Exercise description - Quote the forum thread about gun show finds word for word, starting at "Yes icky...plus the" and ending at "few exits. Sheesh!".

Source passage -
+===+
# Gun show finds



## Oddcaliber (Feb 17, 2014)

Went to the gun show today to pickup some items,stripper clips for the SKS, and a spring for my Hi Power. No luck on the spring. But I did find some 8 mm A/P ammo! At a buck a shot this ain't plinking stuff! Got 50 rounds.


----------



## sideKahr (Oct 15, 2014)

Cool. I haven't been to a gun show in a couple of years. You have whetted my appetite for GUNS!


----------



## Slippy (Nov 14, 2013)

I'm appalled! Surely you Neanderthals won't reduce this forum to horrid talks of guns and gun shows!

:glee::glee:


----------



## sideKahr (Oct 15, 2014)

Slippy said:


> I'm appalled! Surely you Neanderthals won't reduce this forum to horrid talks of guns and gun shows!
> 
> :glee::glee:


Guns! Yuk! Gunshows! OMG! We all know you can buy fully automatic machineguns at gunshows without any I.D. and without filling out any paperwork. Gunshows are icky!


----------



## Slippy (Nov 14, 2013)

sideKahr said:


> Guns! Yuk! Gunshows! OMG! We all know you can buy fully automatic machineguns at gunshows without any I.D. and without filling out any paperwork. Gunshows are icky!


Yes icky...plus the nuclear bomb loophole exists at gunshows and we all know every conservative Christian gun owner has nukes in their bunkers...


----------



## sideKahr (Oct 15, 2014)

Seriously, the only thing I ever got at a gun show was an adrenaline rush when some dufus burned the hotdogs and set off the fire alarm. Way too many people and way too few exits. Sheesh!


----------



## Camel923 (Aug 13, 2014)

Next thing you know some far right republican nazi will be discussing the uses of pikes. Let us just gush glowingly about the religion of peace and the alter of abortion to be worshiped at in the progressive church instead. But first, great snag with the ap ammo.


----------



## Doc Holliday (Dec 22, 2012)

The last gun show I went to I purchased 26 soft rifle cases for the ones that were without... 

I got sick of gun shows when all I saw was tasers, beef jerky (although I love beef jerky) and nazi paraphernalia.
Maybe I need to try them again... I have been looking for a nuclear bomb to stock in my bunker :rofl3:


----------



## Smitty901 (Nov 16, 2012)

Gun show around here are not much more than over price flee market. Pay to get in , Pay to park. More crap to hang on a gun than guns. No deals on price. There are still the few junk dealers that have a table of old rough shape parts where you may find that One part you need.
Some do not allow open or CC , not getting any of my cash.


----------



## alterego (Jan 27, 2013)

I have been seriously considering buying a gun at a gun show.


----------



## Denver (Nov 16, 2012)
+===+
Source material -
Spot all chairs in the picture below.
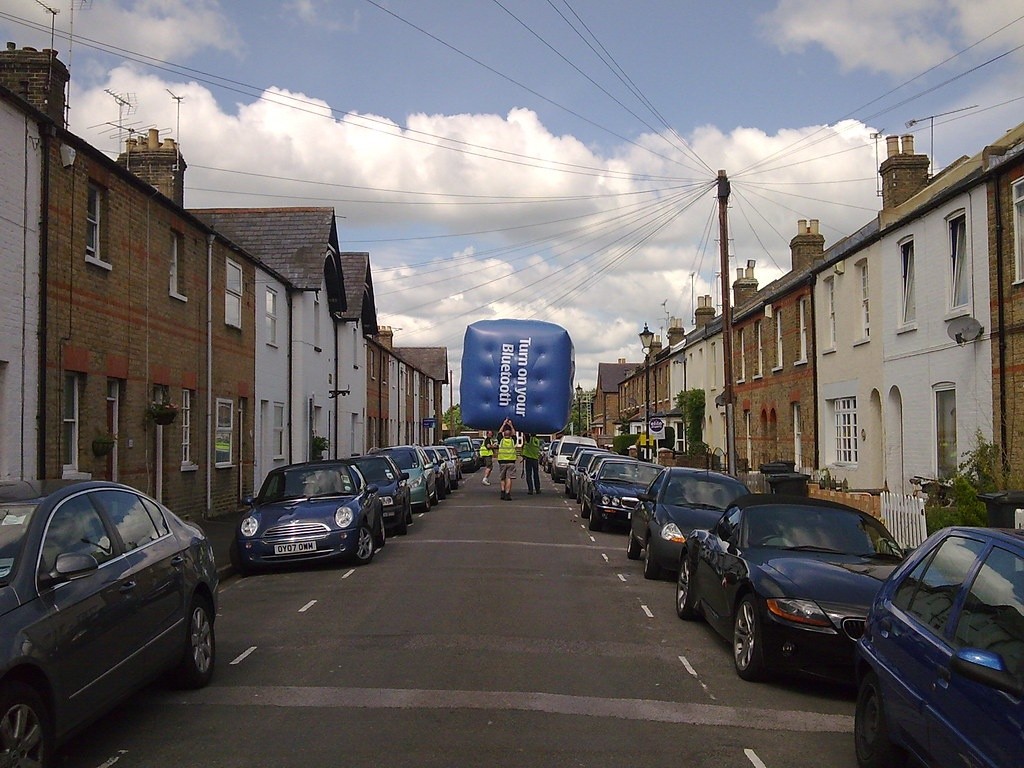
+===+
Exercise solution -
Yes icky...plus the nuclear bomb loophole exists at gunshows and we all know every conservative Christian gun owner has nukes in their bunkers...


----------



## sideKahr (Oct 15, 2014)

Seriously, the only thing I ever got at a gun show was an adrenaline rush when some dufus burned the hotdogs and set off the fire alarm. Way too many people and way too few exits. Sheesh!